* [Deine Aufgabe] Kannst du in der folgenden Auflistung „paved road“ überall in „asphalt road“ umbenennen und die Zeilen ansonsten unverändert wiedergeben?

* [Übungsmaterial]
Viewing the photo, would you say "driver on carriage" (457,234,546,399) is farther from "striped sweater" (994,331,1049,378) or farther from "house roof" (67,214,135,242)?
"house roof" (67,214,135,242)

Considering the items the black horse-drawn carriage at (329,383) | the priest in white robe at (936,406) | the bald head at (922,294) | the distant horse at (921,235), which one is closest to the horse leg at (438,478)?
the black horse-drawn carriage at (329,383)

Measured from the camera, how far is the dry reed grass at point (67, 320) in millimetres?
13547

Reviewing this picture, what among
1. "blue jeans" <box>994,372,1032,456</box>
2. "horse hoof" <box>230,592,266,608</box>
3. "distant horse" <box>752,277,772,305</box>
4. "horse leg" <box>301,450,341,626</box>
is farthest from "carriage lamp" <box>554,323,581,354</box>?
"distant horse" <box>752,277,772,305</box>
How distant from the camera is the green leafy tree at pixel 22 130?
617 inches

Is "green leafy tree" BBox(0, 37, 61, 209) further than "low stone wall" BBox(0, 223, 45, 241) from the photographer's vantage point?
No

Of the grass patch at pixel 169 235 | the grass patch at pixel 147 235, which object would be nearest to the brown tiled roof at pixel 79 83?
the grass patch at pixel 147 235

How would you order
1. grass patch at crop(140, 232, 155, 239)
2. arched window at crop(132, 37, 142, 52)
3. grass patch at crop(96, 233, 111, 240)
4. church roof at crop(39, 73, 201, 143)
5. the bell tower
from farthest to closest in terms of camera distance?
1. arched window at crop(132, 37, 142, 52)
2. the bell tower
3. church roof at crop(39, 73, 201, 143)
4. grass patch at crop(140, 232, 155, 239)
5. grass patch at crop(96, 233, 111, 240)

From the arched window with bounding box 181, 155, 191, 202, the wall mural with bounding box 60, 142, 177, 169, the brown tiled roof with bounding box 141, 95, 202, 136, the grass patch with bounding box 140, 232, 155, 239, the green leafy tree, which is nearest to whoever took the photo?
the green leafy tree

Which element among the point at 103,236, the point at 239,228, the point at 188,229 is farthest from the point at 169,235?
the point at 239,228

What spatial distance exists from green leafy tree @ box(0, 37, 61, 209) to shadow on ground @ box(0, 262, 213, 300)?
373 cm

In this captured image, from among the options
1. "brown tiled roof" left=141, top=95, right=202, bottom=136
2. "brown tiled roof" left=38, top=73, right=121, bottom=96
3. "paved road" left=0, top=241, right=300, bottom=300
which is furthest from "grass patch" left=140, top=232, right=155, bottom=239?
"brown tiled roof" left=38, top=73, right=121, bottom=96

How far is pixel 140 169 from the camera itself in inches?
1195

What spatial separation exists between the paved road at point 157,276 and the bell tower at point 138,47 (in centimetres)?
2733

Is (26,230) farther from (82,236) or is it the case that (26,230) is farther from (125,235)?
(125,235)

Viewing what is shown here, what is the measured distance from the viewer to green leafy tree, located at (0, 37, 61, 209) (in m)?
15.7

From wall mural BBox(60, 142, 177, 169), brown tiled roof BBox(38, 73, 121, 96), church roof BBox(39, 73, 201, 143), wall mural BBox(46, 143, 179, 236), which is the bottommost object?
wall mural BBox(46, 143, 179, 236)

* [Schriftliche Antwort]
Viewing the photo, would you say "driver on carriage" (457,234,546,399) is farther from "striped sweater" (994,331,1049,378) or farther from "house roof" (67,214,135,242)?
"house roof" (67,214,135,242)

Considering the items the black horse-drawn carriage at (329,383) | the priest in white robe at (936,406) | the bald head at (922,294) | the distant horse at (921,235), which one is closest to the horse leg at (438,478)?
the black horse-drawn carriage at (329,383)

Measured from the camera, how far is the dry reed grass at point (67, 320) in millimetres?
13547

Reviewing this picture, what among
1. "blue jeans" <box>994,372,1032,456</box>
2. "horse hoof" <box>230,592,266,608</box>
3. "distant horse" <box>752,277,772,305</box>
4. "horse leg" <box>301,450,341,626</box>
is farthest from "carriage lamp" <box>554,323,581,354</box>?
"distant horse" <box>752,277,772,305</box>
How distant from the camera is the green leafy tree at pixel 22 130?
617 inches

Is "green leafy tree" BBox(0, 37, 61, 209) further than "low stone wall" BBox(0, 223, 45, 241) from the photographer's vantage point?
No

Of the grass patch at pixel 169 235 | the grass patch at pixel 147 235, which object would be nearest to the brown tiled roof at pixel 79 83?
the grass patch at pixel 147 235

How would you order
1. grass patch at crop(140, 232, 155, 239)
2. arched window at crop(132, 37, 142, 52)
3. grass patch at crop(96, 233, 111, 240)
4. church roof at crop(39, 73, 201, 143)
5. the bell tower
from farthest to closest in terms of camera distance?
1. arched window at crop(132, 37, 142, 52)
2. the bell tower
3. church roof at crop(39, 73, 201, 143)
4. grass patch at crop(140, 232, 155, 239)
5. grass patch at crop(96, 233, 111, 240)

From the arched window with bounding box 181, 155, 191, 202, the wall mural with bounding box 60, 142, 177, 169, the brown tiled roof with bounding box 141, 95, 202, 136, the grass patch with bounding box 140, 232, 155, 239, the green leafy tree, which is nearest to whoever took the photo?
the green leafy tree

Which element among the point at 103,236, the point at 239,228, the point at 188,229 is farthest from the point at 169,235?
the point at 239,228

What spatial distance exists from green leafy tree @ box(0, 37, 61, 209) to shadow on ground @ box(0, 262, 213, 300)?
373 cm

In this captured image, from among the options
1. "brown tiled roof" left=141, top=95, right=202, bottom=136
2. "brown tiled roof" left=38, top=73, right=121, bottom=96
3. "asphalt road" left=0, top=241, right=300, bottom=300
which is furthest from "grass patch" left=140, top=232, right=155, bottom=239?
"brown tiled roof" left=38, top=73, right=121, bottom=96

How far is pixel 140 169 from the camera itself in inches?
1195

What spatial separation exists between the asphalt road at point 157,276 and the bell tower at point 138,47 (in centimetres)?
2733

Is (26,230) farther from (82,236) or is it the case that (26,230) is farther from (125,235)?
(125,235)

Viewing what is shown here, what is the measured distance from the viewer to green leafy tree, located at (0, 37, 61, 209) (in m)?
15.7

From wall mural BBox(60, 142, 177, 169), brown tiled roof BBox(38, 73, 121, 96), church roof BBox(39, 73, 201, 143), wall mural BBox(46, 143, 179, 236), which is the bottommost object?
wall mural BBox(46, 143, 179, 236)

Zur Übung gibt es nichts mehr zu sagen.